Activity: The entries below contain a line with "Civil Strife: The" and a line with "I pretty much". Retype exactly everything from the first down to the second, both included, and nothing else.

Supplied data START

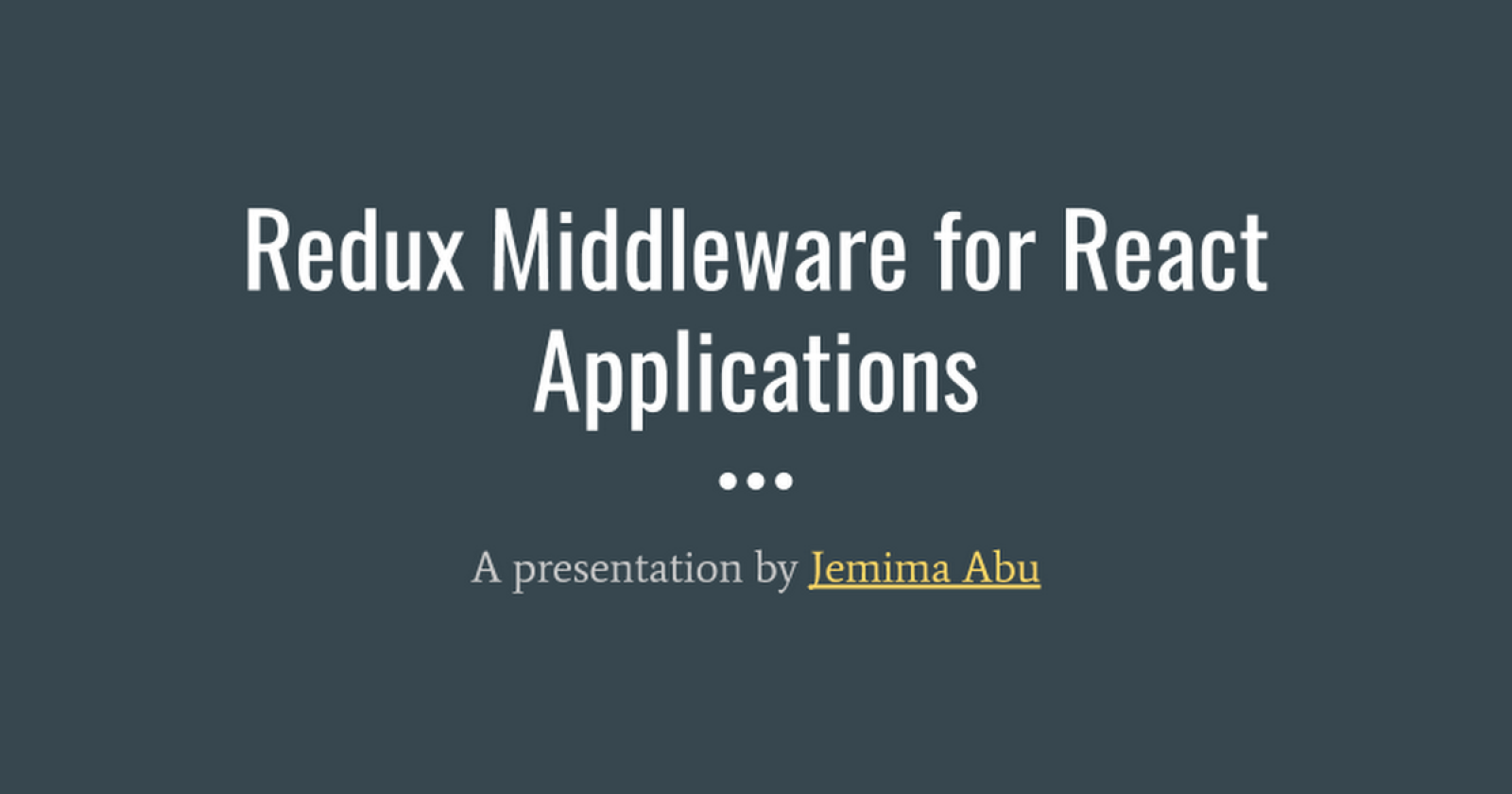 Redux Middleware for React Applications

Supplied data END
Supplied data START

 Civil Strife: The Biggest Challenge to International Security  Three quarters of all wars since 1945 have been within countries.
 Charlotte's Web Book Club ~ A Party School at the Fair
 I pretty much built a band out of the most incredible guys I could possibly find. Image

Supplied data END

Exercise solution:
 Civil Strife: The Biggest Challenge to International Security  Three quarters of all wars since 1945 have been within countries.
 Charlotte's Web Book Club ~ A Party School at the Fair
 I pretty much built a band out of the most incredible guys I could possibly find. Image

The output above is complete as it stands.